Google Shares Set 5-Month High On Firings Of 4,000 Motorola Workers
Shares of Google (Nasdaq: GOOG), the No. 1 search engine, set a five-month high Monday after the company advised the U.S. Securities and Exchange Commission of plans to fire 4,000 employees, all from its Motorola unit, two-thirds outside the U.S.
In afternoon trading, Google shares hit $660.15 their highest since March 30, when shares of the Mountain View, Calif., search engine, media company and smartphone maker hit $653.49. Google closed at $660.01, up $18.01, or 2.8 percent. The all-time high was $670.25 set on Jan. 4.
In May, Google completed its $12.5 billion acquisition of Motorola Mobility Holdings, of Libertyville, Ill., one of the top vendors of smartphones. In the SEC filing dated Monday, CFO Patrick Pichette, disclosed the company had decided to fire the employees 10 days ago.
The number is about 20 percent of Motorola's entire workforce, Pichette said, and is "designed to return Motorola's mobile device unit to profitability." The unit lost money in 14 of the past 16 quarters, the Google filing said.
Google reported that Motorola Mobility provided second-quarter revenue of $1.25 billion but incurred a net loss of $233 million. To be sure, acquiring companies often maximize losses soon after a takeover so that they can streamline their acquisitions for better performance.
As a result, Google plans to take a $275 million charge for severance in the current quarter, along with unspecified restructuring charges.

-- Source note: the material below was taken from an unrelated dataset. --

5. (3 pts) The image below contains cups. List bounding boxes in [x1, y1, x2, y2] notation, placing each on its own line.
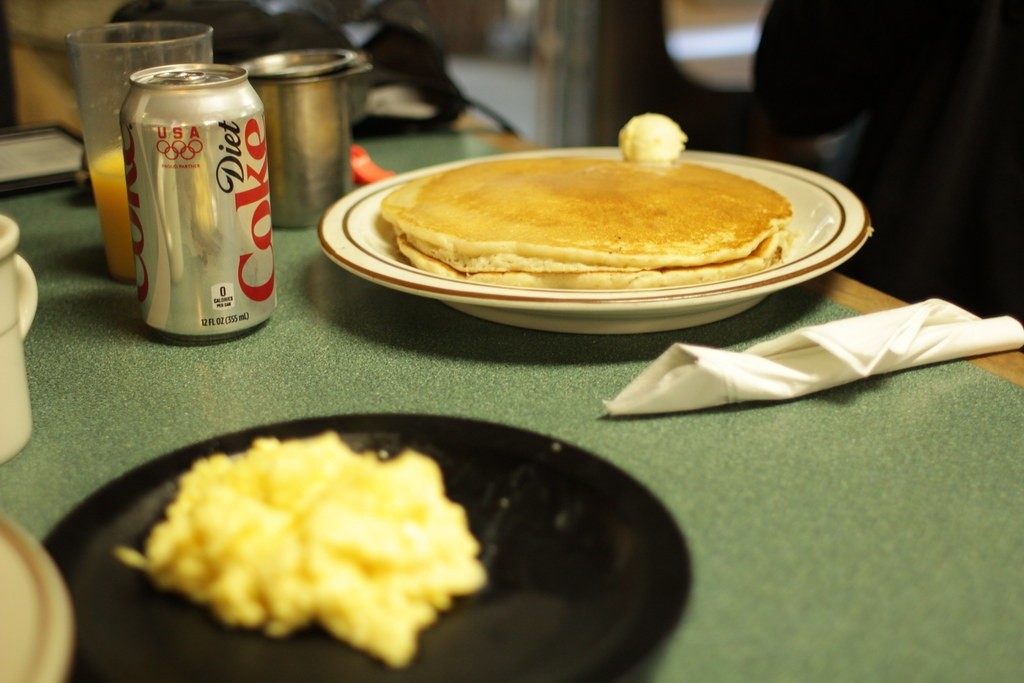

Motorola held about a 12 percent share of the U.S. smartphone market in the second quarter, estimates market researchers NPD Group. Apple (Nasdaq: AAPL) had 31 percent, followed by Samsung Electronics (Seoul: 005930) with 24 percent and Taiwan's HTC (Taipei: 2498) with 15 percent.

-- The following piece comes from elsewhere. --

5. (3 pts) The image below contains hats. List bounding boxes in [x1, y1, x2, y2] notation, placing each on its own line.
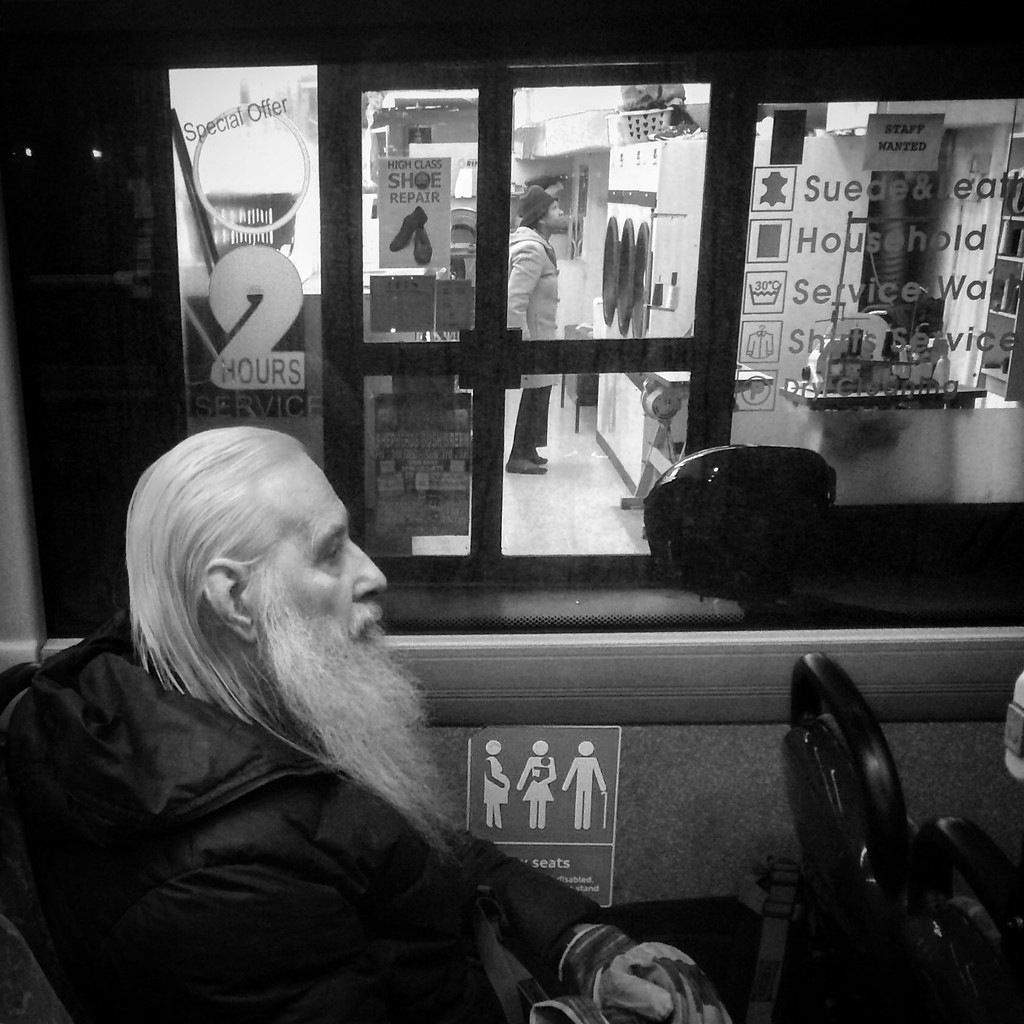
[519, 185, 558, 227]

Under prior management, the "old" Motorola split in half, with the smartphone and consumer set-top business assigned to Motorola Mobility and its public-sector business that supplies police departments, the Pentagon and defense contractors into the still independent Motorola Solutions Inc. (Nasdaq: MSI).
Old Motorola Mobility had shifted much of its consumer manufacturing from factories in Illinois and Florida to Asia.
As a result of the cost-trimming, analyst Scott Devitt at Morgan Stanley raised his rating on Google shares to "overweight" from "equal weight" and a new price target of $775.
Separately, Google said it will acquire the Arthur Frommer travel books and websites from publisher John Wiley & Sons (NYSE: JW/A) of Hoboken, N.J., for an undisclosed sum. The deal comes 11 months after Google paid $151 million for the Zagat Guides to co-founders Tim and Nina Zagat of New York, to bolster their restaurant and review titles. Both deals are intended to help Google battle arch-rival Apple (Nasdaq: AAPL), as well as independent review sites such as Yelp (Nasdaq: YELP).
In response, shares of Yelp plunged nearly 8 percent to $23.97, down $1.98.
Monday's surge boosts Google's market capitalization to $215.9 billion.